ЗАДАНИЯ -
1. Изложите текст о Жанне и Домреми в двух предложениях.
2. Куда, согласно тексту о Жанне и Домреми, бежали домремийские жители от бургундского нашествия?

ИСХОДНЫЙ ТЕКСТ -
^^^^
Выбрать главу

Домреми находилось на большой дороге войны, на самой границе между двумя воюющими странами, Англией—Бургундией и Францией. Голод — от войны, а «черная смерть», чума, — от голода. Люди годами не сеют, не жнут. Волчьи стаи бродят в запустевших полях и роют землю, отыскивая трупы.[109] Поселяне пашут только близ городов и замков, не дальше, чем может видеть часовой с колокольни или крепостной башни; все остальные земли пускают под пар, так что они зарастают колючим кустарником и сорными травами. Издали завидев приближающихся ратных людей, часовой бьет в набат или трубит в рог. Во многих местах так часто били в набат, что волы, овцы и свиньи, едва заслышав его, сами заходили в ограды.[110]

Ужас войны увидела Жанна, только что открыла глаза на мир. Ночью, внезапно пробуждаясь от набата, видела кровавое на темном небе зарево пожаров и слышала далекий пушечный гул. Но ей было не страшно, а жалко. «Сказывал мне Архангел Михаил о великой, бывшей в королевстве Франции жалости», — вспомнит она в конце жизни то, что было в начале.[111]

IX

Жанне исполнилось лет шестнадцать, когда родители ее вместе с остальными домремийскими жителями бежали из родного селения от бургундского нашествия в соседнее местечко Нёфшато, а когда возвратились, то нашли на месте Домреми только обгорелые развалины: Жаннин дом, сад, церковь, кладбище, селение, поля, — все было опустошено, осквернено и разграблено.[112]

Хуже всего было то, что люди пали духом. «Что нам делать? — говорили. — Вот уже не год, не два, а четырнадцать-пятнадцать лет, как началась эта чертова пляска, и большая часть французского рыцарства погибла злою смертью, без покаянья, от меча и яда, от измены и предательства… Лучше бы нам служить неверным, чем христианам… Бросим жен и детей, бежим в леса, чтобы жить, как дикие звери живут… Нет ни добра, ни зла; будем же делать зло — все равно один конец, хуже не будет… Предадимся дьяволу!»[113]

В этой жалобе Франции, поруганной, изнасилованной и убиваемой Англией, как на большой дороге девушка насилуется и убивается разбойником, — самое глубокое слово: «чертова» или «скорбная пляска».
^^^^
ФРАГМЕНТЫ ДАННЫХ -
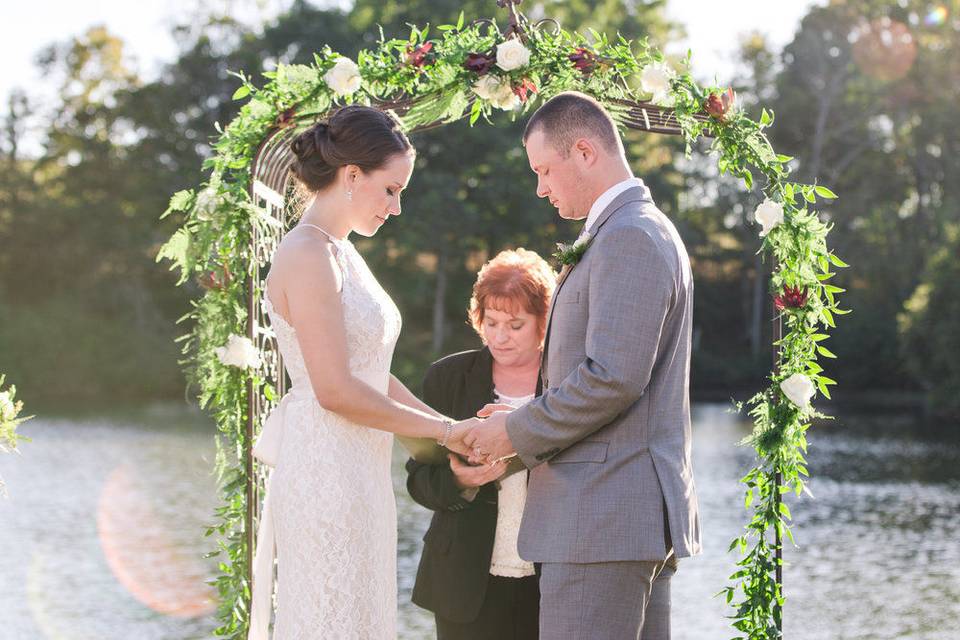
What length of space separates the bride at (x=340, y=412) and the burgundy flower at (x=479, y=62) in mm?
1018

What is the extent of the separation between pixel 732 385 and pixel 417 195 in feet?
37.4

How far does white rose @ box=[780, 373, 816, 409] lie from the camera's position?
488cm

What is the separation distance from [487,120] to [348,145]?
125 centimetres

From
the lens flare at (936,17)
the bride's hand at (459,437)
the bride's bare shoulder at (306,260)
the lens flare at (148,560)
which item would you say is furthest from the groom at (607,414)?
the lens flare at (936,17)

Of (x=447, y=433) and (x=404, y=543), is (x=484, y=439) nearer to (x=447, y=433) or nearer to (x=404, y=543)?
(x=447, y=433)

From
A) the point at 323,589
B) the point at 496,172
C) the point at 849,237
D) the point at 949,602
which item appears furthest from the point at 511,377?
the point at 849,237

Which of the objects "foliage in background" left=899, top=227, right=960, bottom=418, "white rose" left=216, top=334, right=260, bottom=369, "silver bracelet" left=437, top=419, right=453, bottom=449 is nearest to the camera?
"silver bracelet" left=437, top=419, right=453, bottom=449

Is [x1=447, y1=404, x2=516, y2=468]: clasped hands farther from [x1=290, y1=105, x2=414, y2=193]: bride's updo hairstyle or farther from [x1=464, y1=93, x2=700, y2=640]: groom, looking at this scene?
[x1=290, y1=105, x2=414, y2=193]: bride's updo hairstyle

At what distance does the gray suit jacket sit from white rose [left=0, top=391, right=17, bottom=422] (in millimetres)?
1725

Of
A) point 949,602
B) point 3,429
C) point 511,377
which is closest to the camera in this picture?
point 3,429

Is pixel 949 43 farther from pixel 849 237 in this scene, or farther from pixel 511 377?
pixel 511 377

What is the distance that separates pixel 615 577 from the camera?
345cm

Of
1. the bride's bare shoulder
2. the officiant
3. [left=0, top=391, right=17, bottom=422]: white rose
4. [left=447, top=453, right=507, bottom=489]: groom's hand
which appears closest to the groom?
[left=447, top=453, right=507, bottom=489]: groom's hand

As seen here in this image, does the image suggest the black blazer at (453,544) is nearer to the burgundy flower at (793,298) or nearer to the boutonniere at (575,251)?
^^^^
ПРАВИЛЬНЫЕ ОТВЕТЫ -
1. Домреми находилось на границе между воюющими странами, и война несла туда голод, чуму и запустение полей. Жанна видела ужас войны с самого детства, а когда ей было около шестнадцати лет, жители бежали от бургундского нашествия и по возвращении нашли селение разоренным, люди же пали духом.

2. В соседнее местечко Нёфшато.